La ilustradora y escritora chilena Paloma Valdivia visitó Argentina en el marco del Filbita, el festival de literatura infantil que se realizó hasta el domingo en la ciudad de Buenos Aires. Aseguró que "la literatura para niños puede hablar de todos los temas, aunque siempre debería dejar una esperanza".
"Los niños tienen menos herramientas para procesar emociones, por eso los problemas planteados deben tener alguna salida, además es fundamental un mediador cuando el tema es muy complejo o doloroso y generar espacios de conversación", dijo Valdivia.
Su trabajo forma parte del White Ravens, etiqueta que la Biblioteca Internacional de la Juventud otorga a libros que merecen atención mundial por su universalidad, estilo y diseño artístico y literario excepcional y a menudo innovador.

– ¿Qué lecturas la llevaron por el camino de la ilustración?
● ● ●
* **ACCIONES A REALIZAR**:
1. Traduce al inglés esta oración del fragmento sobre Paloma Valdivia: "Su trabajo forma parte del White Ravens, etiqueta que la Biblioteca Internacional de la Juventud otorga a libros que merecen atención mundial por su universalidad, estilo y diseño artístico y literario excepcional y a menudo innovador."
2. Resume en dos oraciones el fragmento sobre Paloma Valdivia.
3. Continúa el fragmento sobre Paloma Valdivia a partir de la pregunta con la que termina.
● ● ●
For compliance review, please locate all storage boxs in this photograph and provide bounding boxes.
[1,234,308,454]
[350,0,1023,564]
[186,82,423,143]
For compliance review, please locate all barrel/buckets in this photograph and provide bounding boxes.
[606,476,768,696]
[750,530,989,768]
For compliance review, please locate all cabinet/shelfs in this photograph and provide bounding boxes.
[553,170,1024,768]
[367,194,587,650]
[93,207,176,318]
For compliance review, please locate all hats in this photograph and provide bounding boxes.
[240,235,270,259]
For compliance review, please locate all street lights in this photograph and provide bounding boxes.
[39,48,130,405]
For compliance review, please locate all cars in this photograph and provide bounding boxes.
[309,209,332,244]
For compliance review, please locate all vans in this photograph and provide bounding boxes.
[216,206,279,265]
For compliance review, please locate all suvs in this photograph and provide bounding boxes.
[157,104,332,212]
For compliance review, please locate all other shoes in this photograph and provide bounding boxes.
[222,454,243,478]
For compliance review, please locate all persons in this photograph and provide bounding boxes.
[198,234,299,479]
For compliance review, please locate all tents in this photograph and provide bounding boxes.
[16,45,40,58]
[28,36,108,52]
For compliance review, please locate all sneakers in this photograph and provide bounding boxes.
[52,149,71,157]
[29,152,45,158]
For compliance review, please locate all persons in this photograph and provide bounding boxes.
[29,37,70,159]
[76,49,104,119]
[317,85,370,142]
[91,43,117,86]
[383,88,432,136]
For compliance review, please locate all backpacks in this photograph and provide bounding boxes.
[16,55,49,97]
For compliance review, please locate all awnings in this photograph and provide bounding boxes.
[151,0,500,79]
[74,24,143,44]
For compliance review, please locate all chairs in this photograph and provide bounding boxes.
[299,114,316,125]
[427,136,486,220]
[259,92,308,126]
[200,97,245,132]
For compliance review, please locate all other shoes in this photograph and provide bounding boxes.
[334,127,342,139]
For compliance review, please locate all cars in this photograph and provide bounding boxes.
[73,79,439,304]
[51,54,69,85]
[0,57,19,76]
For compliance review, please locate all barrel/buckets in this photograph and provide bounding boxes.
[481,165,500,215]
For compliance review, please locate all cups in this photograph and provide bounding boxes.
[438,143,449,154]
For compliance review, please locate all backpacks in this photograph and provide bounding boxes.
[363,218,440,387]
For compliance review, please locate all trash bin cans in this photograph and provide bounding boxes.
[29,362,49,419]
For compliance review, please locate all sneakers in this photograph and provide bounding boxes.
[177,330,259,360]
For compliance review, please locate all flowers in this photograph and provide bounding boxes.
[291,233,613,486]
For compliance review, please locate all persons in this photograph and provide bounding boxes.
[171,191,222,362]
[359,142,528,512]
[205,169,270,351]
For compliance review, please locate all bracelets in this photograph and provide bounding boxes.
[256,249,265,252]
● ● ●
* **RESULTADOS POR TAREA**:
1. Her work is part of the White Ravens, a label that the International Youth Library awards to books that deserve worldwide attention for their universality, style, and exceptional and often innovative artistic and literary design.

2. La ilustradora y escritora chilena Paloma Valdivia visitó Buenos Aires en el marco del Filbita y sostuvo que la literatura para niños puede tratar cualquier tema, siempre que deje una esperanza, porque los niños tienen menos herramientas para procesar emociones y necesitan salidas, mediadores y espacios de conversación. Su trabajo forma parte del White Ravens, etiqueta que la Biblioteca Internacional de la Juventud otorga a libros que merecen atención mundial.

3.
– Libros que me leía mi mamá, como los cuentos de la colección Cuncuna, creada en el gobierno de Allende. Todas las familias los teníamos porque eran vendidos en quioscos a precios económicos. Y por supuesto Mafalda, gracias a Quino aprendí el concepto de viñeta y muchas palabras difíciles para un niño como democracia, jet set, economía mundial y plutocracia.
– Muchos de sus libros parecen autobiográficos, como Lo que me pasó a mí cuando vos naciste o Los de arriba y los de abajo, que reflexiona sobre vida y muerte ¿Qué aporta la ilustración en ese proceso?
– Son ventanas al mundo, transmiten información y emociones. Los niños se vinculan primero con las imágenes y luego, al leer solos, las recorren recordando las palabras y aprenden a articular las historias. Tienen el poder de atraer y encantar, un buen dibujo es una entrada infalible a cualquier tema.

– Ha ilustrado clásicos como Duerme negrito, canción que en la Argentina popularizaron cantores icónicos como Atahualpa Yupanqui y Mercedes Sosa; o la Caperucita roja que Gabriela Mistral convirtió en poesía a partir del original de Charles Perrault, donde la niña muere ¿Cuál considera que es la potencia de los clásicos?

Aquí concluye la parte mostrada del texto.